Bharat Immunologicals and Biologicals Corporation
- Type: Public Sector Undertaking
- Traded as: BSE: 524663
- Defunct: December 2022
- Fate: Closure
- Key people: Smt.Ekta Vishnoi , IRS (Managing Director)
- Products: Polio vaccine
- Owner: Government of India

= Bharat Immunologicals and Biologicals Corporation =

Indian public sector company

Bharat Immunologicals and Biologicals Corporation Limited (BIBCOL) is a Public Sector Undertaking (PSU) of the Government of India. Established in 1989 in Bulandshahar, Uttar Pradesh, BIBCOL manufactures oral polio vaccines (OPVs) and other immunisers. The company formulates over 12.5 crore doses of OPV and had aggregated revenues of ₹30.5 crore in fiscal 2006.

BIBCOL is under the administrative control of the Department of Biotechnology, Ministry of Science and Technology.

BIBCOL has been approved for closure by government on 2024.

== History ==
Bharat Immunologicals and Biologicals Corporation (BIBCOL) was incorporated on 10 March 1989 as a public sector undertaking under the Companies Act, 1956. The company was established by the Government of India through the Department of Biotechnology, under the Ministry of Science and Technology, to manufacture Oral polio vaccine (OPV) for use in India's national immunisation programme and to support efforts to eradicate Poliomyelitis.

In 1999, the company obtained World Health Organization Good Manufacturing Practices (WHO-GMP) certification for its production facilities. In the early 2000s, BIBCOL received large supply orders for oral polio vaccines from organizations such as the Ministry of Health and Family Welfare and the United Nations Children's Fund (UNICEF).

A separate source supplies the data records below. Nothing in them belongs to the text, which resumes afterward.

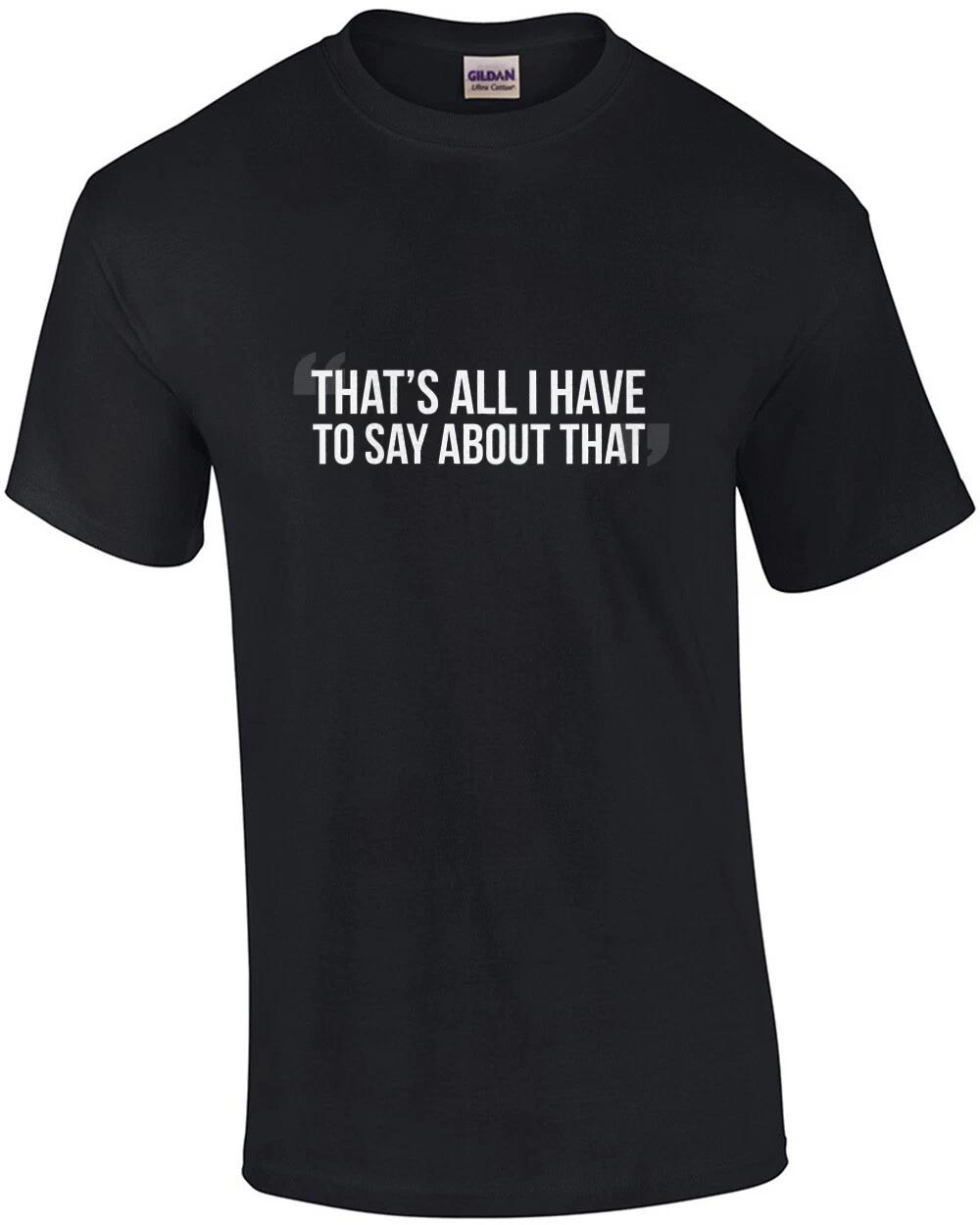 

That s all I have to say about that - Forest Gump - 90 s T-Shirt S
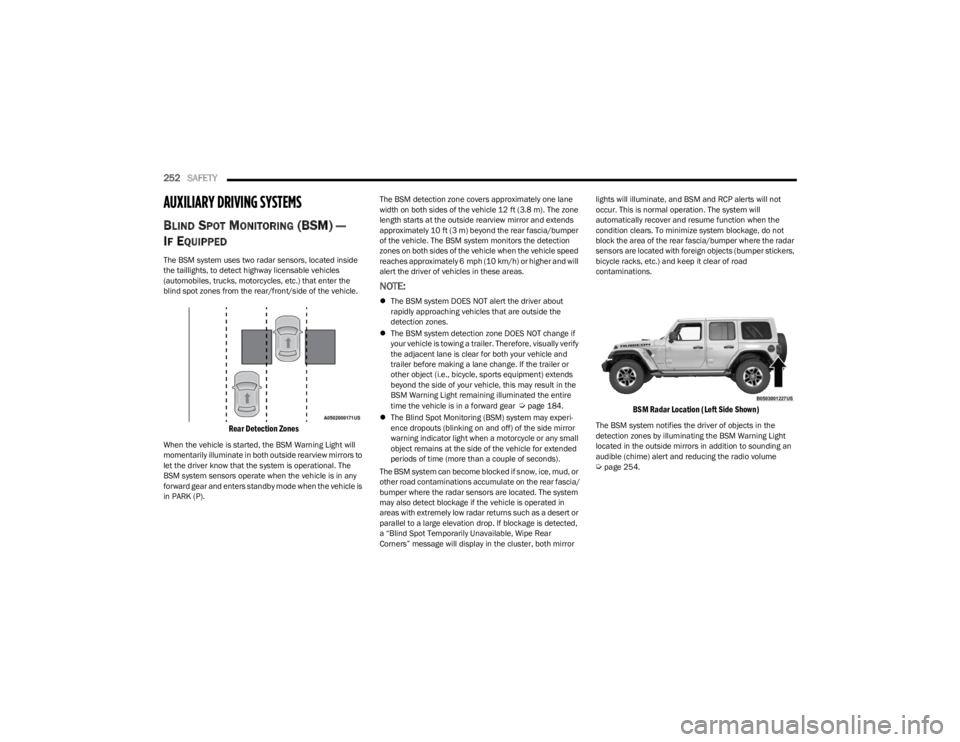 JEEP WRANGLER 2023 User Guide
252SAFETY
AUXILIARY DRIVING SYSTEMS
BLIND SPOT MONITORING (BSM) —
I
F EQUIPPED
The BSM system uses two radar sensors, located inside
the taillights, to detect highway licensable vehicles
(aut JEEP WRANGLER 2023 User Guide
252SAFETY
AUXILIARY DRIVING SYSTEMS
BLIND SPOT MONITORING (BSM) —
I
F EQUIPPED
The BSM system uses two radar sensors, located inside
the taillights, to detect highway licensable vehicles
(aut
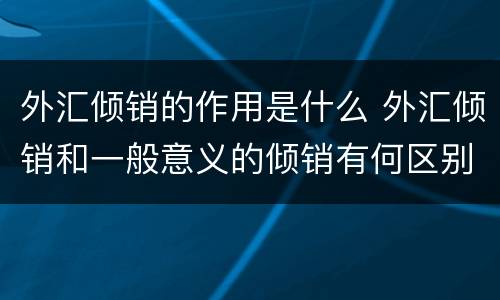 外汇倾销的作用是什么 外汇倾销和一般意义的倾销有何区别?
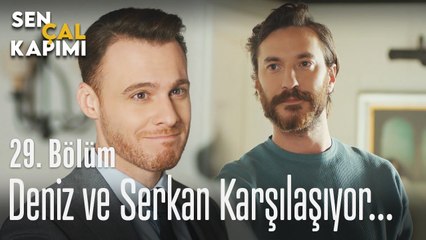 Deniz ve Serkan karşılaşıyor... - Sen Çal Kapımı 29. Bölüm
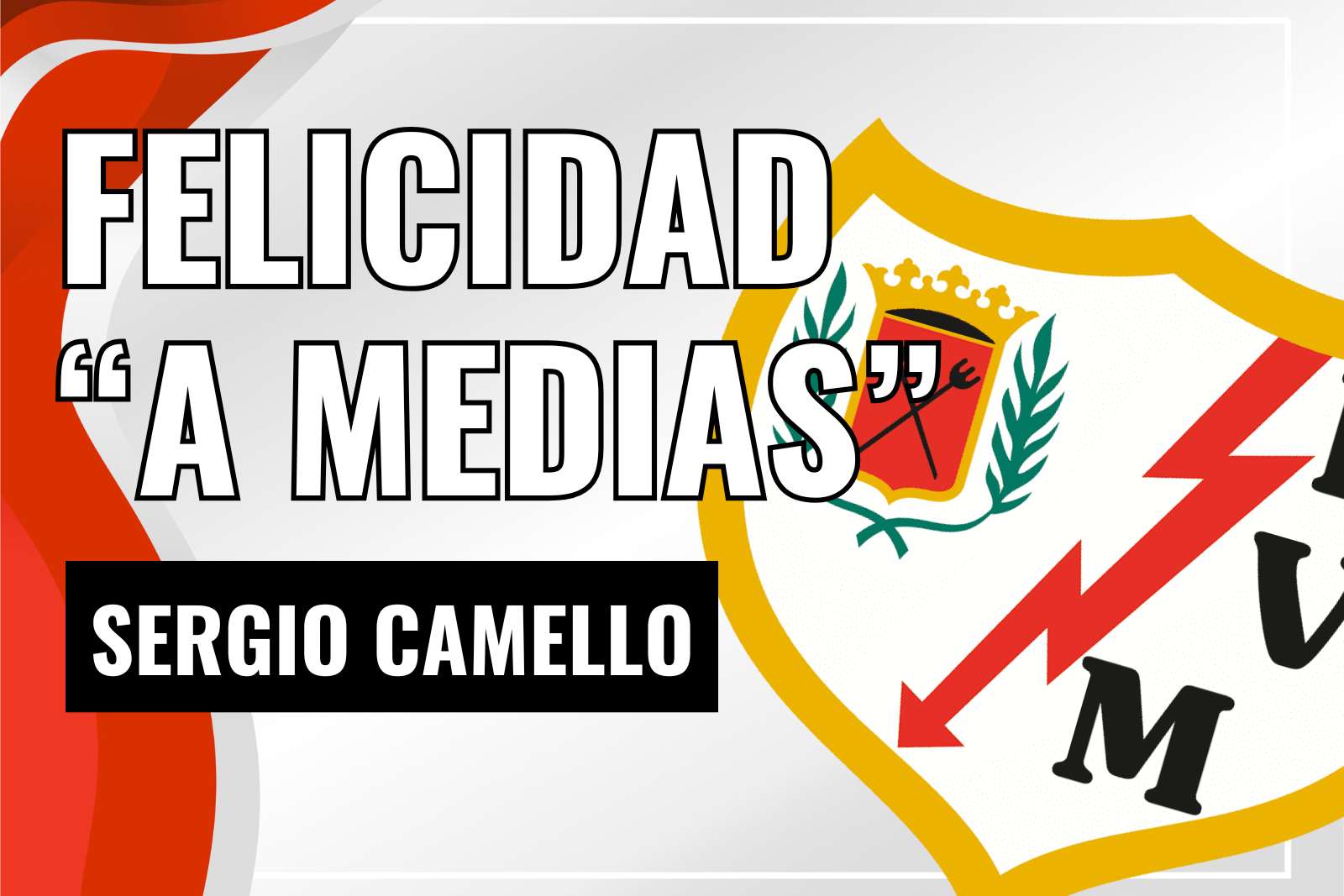 Sergio Camello felicidad a medias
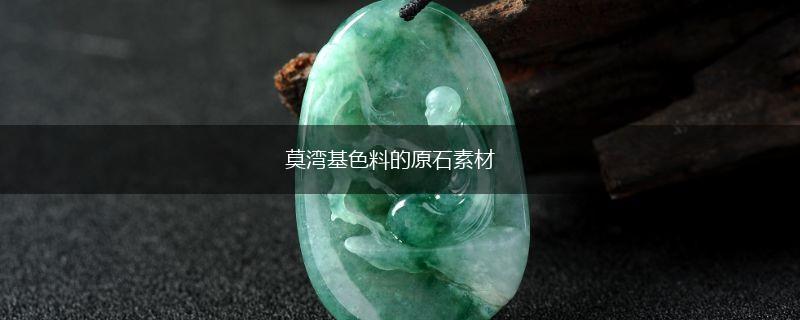 莫湾基色料的原石素材,第1张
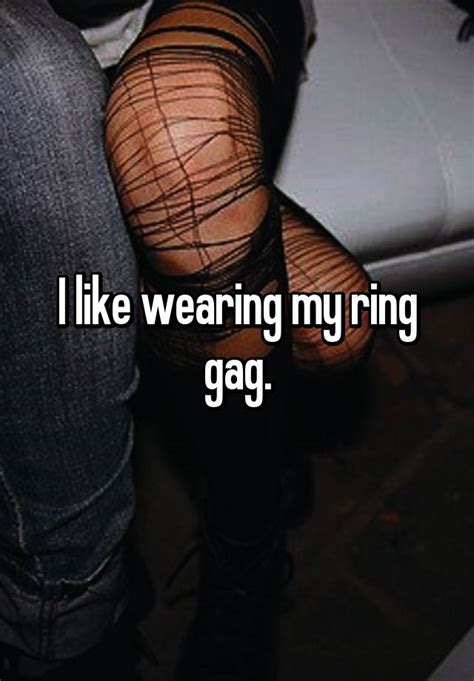 I Like Wearing My Ring Gag
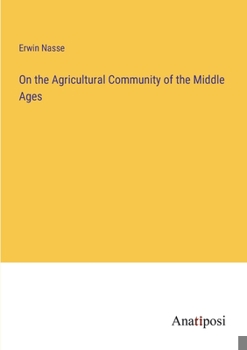 Paperback On the Agricultural Community of the Middle Ages Book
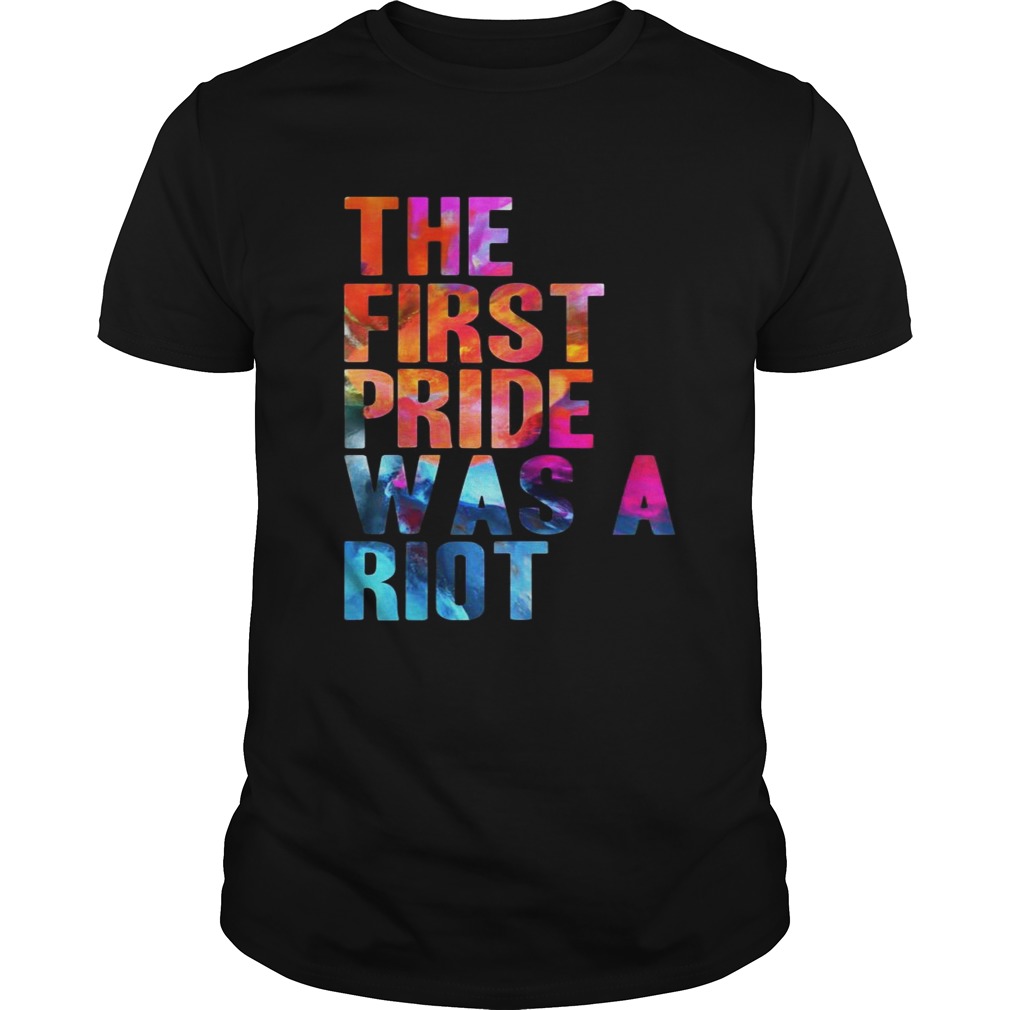 The first pride was a riot shirt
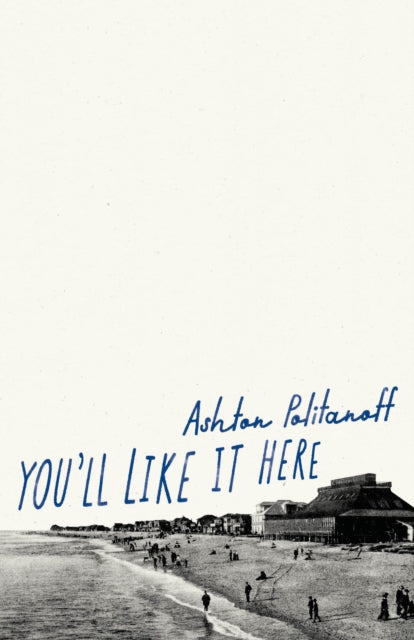 Book cover of: You'll Like it Here. By: Ashton Politanoff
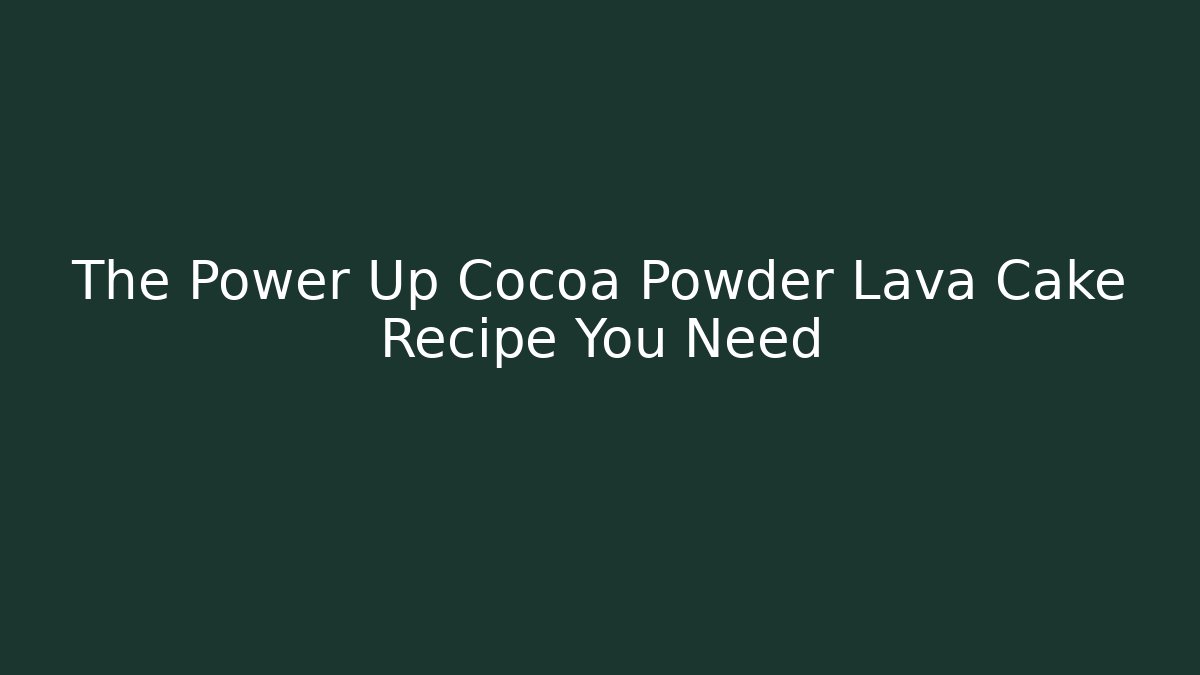 The Power Up Cocoa Powder Lava Cake Recipe You Need
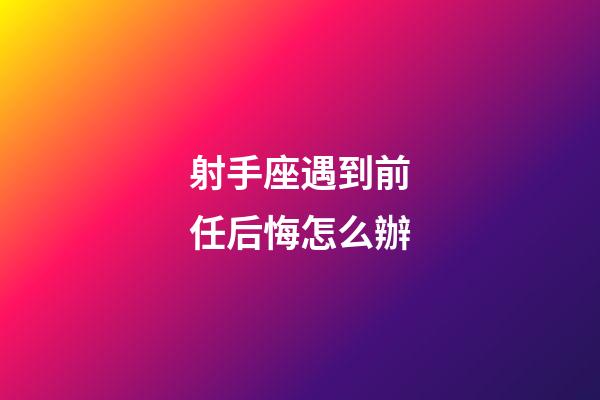 射手座遇到前任后悔怎么辦-第1張-星座運勢-玄機派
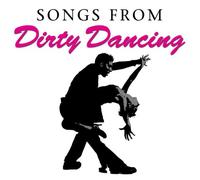 Songs From Dirty Dancing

During the COVID-19 pandemic, the Government of India selected BIBCOL as one of several public sector manufacturers to expand production of Covaxin, a COVID-19 vaccine developed by Bharat Biotech. The company undertook upgrades to its manufacturing facility in Bulandshahr, Uttar Pradesh, including the development of biosafety infrastructure required for vaccine production.

==Products==

1. Diarrhea Management Kit—Diarrhea Management Kit (Zinc Tablet + oral rehydration salts (ORS)) for management of diarrhea among young children.
2. Oral Polio Vaccine—The live oral polio vaccine (OPV) is a trivalent vaccine containing suspensions of type 1, 2, and 3 attenuated poliomyelitis viruses (Sabin strains) prepared in primary by monkey kidney cell culture.
3. Zinc Dispersible Tablet—The dispersible zinc tablet, BIBZinC-20 mg contains 20 mg of elemental zinc as the active ingredient and contains a sweetener and taste masker (Vanilla flavor) and is a scored tablet. The product is in line with the recommendations of the WHO. The product is produced with technology transfer from Nutriset through the Department of Biotechnology, Ministry of Science and Technology, Government of India. The Nutriset product has been tested in Indian fields, and clinical trials have evaluated the efficacy of zinc supplementation and safety.
4. IFA Tablets—Iron-deficiency anemia (IDA) is most ignored in developing countries and is the major cause of anemia. The Iron Folic Tablets (IFA Tablets) are a crucial component for the treatment of iron deficiency and IDA.